● **INFORMATION**
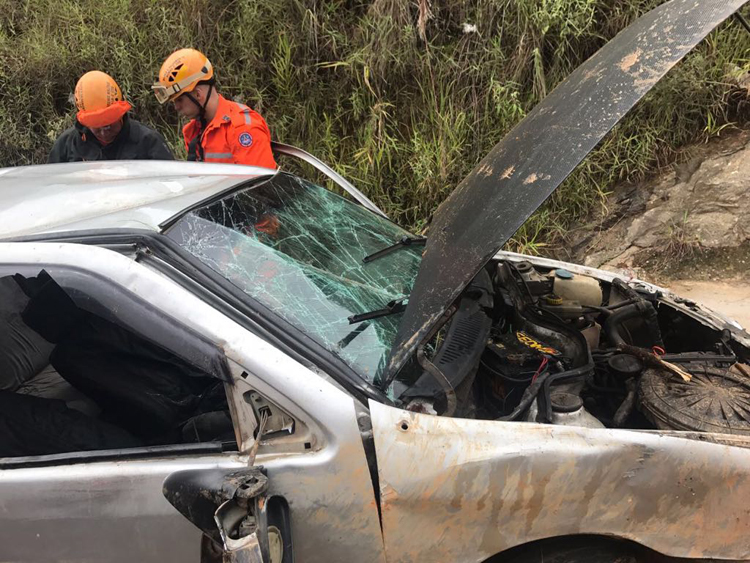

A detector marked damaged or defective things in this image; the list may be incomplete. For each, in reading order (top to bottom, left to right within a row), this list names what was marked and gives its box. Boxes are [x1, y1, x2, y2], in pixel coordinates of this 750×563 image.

crushed car roof [0, 160, 274, 239]
shattered windshield [169, 174, 424, 386]
crumpled hood [388, 0, 750, 382]
crushed car roof [388, 0, 750, 382]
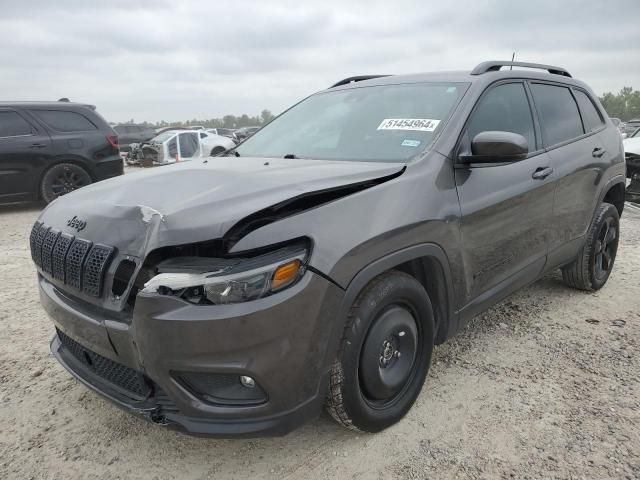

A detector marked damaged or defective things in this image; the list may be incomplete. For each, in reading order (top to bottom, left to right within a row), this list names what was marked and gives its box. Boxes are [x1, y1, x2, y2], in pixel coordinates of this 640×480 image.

crumpled hood [37, 157, 402, 255]
cracked headlight lens [141, 246, 310, 306]
damaged front bumper [41, 268, 344, 436]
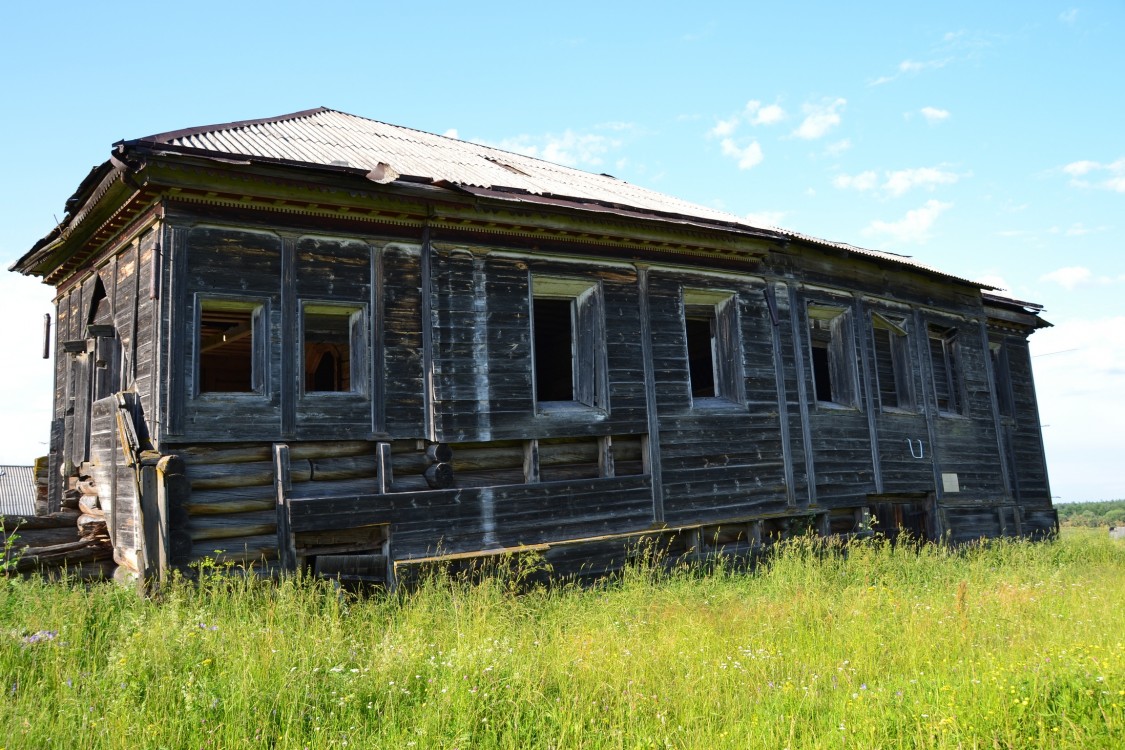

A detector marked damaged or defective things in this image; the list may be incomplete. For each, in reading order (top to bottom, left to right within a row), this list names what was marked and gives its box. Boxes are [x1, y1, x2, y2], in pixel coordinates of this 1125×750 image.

● **EXERCISE DIRECTIONS**
Copy the listing above in full and exactly, but omit each picture that it holds.

● **WRITTEN ANSWER**
A detector marked damaged or defective things in this image; the list may be incomplete. For each, in reading order (top to bottom, left to right within a row), this list names what was marked and gives its box. Boxes are [x1, y1, x2, y2], in pixel coordinates of this 750×563 image.

crushed car roof [0, 160, 274, 239]
shattered windshield [169, 174, 424, 386]
crumpled hood [388, 0, 750, 382]
crushed car roof [388, 0, 750, 382]

A detector marked damaged or defective things in this image; the list may be incomplete. For each, in reading order (top to bottom, left to right within a row), this list names what was marked and gives its box. Boxes are [x1, y1, x2, y2], in pixel coordinates of this 640×480 image.

crumpled hood [37, 157, 402, 255]
cracked headlight lens [141, 246, 310, 306]
damaged front bumper [41, 268, 344, 436]

A detector marked damaged or defective things in this image; the list may be incomplete. For each, in reading order (top to bottom, left to right within a row), this list names what was marked and gives its box. Boxes are [x1, y1, x2, y2], in pixel coordinates of this 1125×750 image.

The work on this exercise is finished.